--- Data supplied Enclosed Below ---

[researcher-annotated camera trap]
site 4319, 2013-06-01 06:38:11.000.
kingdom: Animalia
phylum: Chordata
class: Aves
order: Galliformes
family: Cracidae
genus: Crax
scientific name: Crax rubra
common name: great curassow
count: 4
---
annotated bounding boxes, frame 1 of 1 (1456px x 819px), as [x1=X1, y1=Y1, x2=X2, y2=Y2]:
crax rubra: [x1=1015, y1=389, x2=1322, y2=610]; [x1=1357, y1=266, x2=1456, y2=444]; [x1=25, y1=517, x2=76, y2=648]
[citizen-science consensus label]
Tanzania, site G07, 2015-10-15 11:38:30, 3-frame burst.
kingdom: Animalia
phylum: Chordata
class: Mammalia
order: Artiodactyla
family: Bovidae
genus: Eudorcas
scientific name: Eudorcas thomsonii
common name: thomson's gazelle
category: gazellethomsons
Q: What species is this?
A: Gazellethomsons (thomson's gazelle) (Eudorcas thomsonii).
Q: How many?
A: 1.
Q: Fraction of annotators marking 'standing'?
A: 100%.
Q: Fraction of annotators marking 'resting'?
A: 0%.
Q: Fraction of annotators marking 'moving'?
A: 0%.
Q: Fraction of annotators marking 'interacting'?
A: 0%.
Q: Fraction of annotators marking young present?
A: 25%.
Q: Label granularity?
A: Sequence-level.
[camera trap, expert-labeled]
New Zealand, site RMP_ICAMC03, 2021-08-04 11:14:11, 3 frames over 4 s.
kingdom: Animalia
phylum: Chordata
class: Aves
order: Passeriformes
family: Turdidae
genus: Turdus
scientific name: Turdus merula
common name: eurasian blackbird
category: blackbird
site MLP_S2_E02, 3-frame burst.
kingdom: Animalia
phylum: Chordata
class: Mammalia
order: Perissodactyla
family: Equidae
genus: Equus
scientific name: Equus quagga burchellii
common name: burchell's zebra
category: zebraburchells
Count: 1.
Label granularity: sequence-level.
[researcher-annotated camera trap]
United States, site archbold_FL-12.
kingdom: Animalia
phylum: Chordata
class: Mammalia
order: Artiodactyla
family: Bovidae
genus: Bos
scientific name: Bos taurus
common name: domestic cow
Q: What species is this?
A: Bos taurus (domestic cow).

--- End of Enclosed Data supplied ---

### Requirement
Beginning at the line with "Q: Fraction of annotators marking young" and stopping after the line with "order: Passeriformes", please write out every line of the data above exactly and nothing else.

### Written answer
Q: Fraction of annotators marking young present?
A: 25%.
Q: Label granularity?
A: Sequence-level.
[camera trap, expert-labeled]
New Zealand, site RMP_ICAMC03, 2021-08-04 11:14:11, 3 frames over 4 s.
kingdom: Animalia
phylum: Chordata
class: Aves
order: Passeriformes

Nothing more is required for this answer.